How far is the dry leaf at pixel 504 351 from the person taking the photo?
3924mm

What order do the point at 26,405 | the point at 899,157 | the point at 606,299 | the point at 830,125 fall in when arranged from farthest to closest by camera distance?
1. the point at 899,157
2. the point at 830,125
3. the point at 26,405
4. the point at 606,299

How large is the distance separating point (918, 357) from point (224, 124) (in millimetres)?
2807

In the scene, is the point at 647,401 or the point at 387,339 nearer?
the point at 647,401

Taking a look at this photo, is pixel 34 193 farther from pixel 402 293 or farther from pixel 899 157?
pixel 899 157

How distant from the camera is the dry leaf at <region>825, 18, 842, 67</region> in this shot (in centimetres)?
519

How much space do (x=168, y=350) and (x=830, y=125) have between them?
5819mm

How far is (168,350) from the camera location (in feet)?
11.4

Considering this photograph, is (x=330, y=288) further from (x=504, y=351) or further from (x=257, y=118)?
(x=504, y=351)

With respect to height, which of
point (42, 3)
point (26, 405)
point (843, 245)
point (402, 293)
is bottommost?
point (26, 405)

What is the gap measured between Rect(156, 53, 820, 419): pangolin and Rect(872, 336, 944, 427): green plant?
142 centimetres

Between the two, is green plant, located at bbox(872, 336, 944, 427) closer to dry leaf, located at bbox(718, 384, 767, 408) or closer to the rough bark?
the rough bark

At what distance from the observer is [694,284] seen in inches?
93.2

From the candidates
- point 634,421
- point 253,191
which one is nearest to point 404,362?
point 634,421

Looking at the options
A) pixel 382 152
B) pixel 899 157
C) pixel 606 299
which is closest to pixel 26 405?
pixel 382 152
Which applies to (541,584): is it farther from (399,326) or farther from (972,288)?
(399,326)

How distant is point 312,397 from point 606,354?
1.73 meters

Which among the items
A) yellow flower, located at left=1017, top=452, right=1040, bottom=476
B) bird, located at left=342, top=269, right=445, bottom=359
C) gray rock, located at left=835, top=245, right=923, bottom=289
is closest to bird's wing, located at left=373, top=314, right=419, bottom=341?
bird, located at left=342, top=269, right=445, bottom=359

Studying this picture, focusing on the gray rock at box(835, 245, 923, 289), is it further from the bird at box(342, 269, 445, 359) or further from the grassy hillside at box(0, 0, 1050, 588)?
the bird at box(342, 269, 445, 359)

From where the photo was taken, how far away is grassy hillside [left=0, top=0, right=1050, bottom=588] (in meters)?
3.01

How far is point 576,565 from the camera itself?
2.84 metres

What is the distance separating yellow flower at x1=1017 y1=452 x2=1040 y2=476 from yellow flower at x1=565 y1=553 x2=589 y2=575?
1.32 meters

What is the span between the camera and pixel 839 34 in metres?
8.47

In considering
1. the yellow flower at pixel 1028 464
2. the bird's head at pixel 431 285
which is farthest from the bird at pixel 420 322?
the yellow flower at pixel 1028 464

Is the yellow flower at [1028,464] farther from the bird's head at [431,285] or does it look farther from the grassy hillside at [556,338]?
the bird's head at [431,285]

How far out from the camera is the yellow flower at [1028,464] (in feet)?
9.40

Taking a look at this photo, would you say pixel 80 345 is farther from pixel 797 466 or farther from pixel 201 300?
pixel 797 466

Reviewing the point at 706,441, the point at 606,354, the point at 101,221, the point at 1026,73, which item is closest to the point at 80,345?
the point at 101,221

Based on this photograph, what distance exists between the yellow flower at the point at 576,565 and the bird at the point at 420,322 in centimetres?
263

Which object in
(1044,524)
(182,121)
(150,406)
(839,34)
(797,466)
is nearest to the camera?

━━━━━━━━━━━━━━━━

WHAT YOU SHOULD DO
Count the lines in the material above that contain the string "separating", treating case as significant. Reply with the number alone.

ANSWER TO THE PROBLEM
2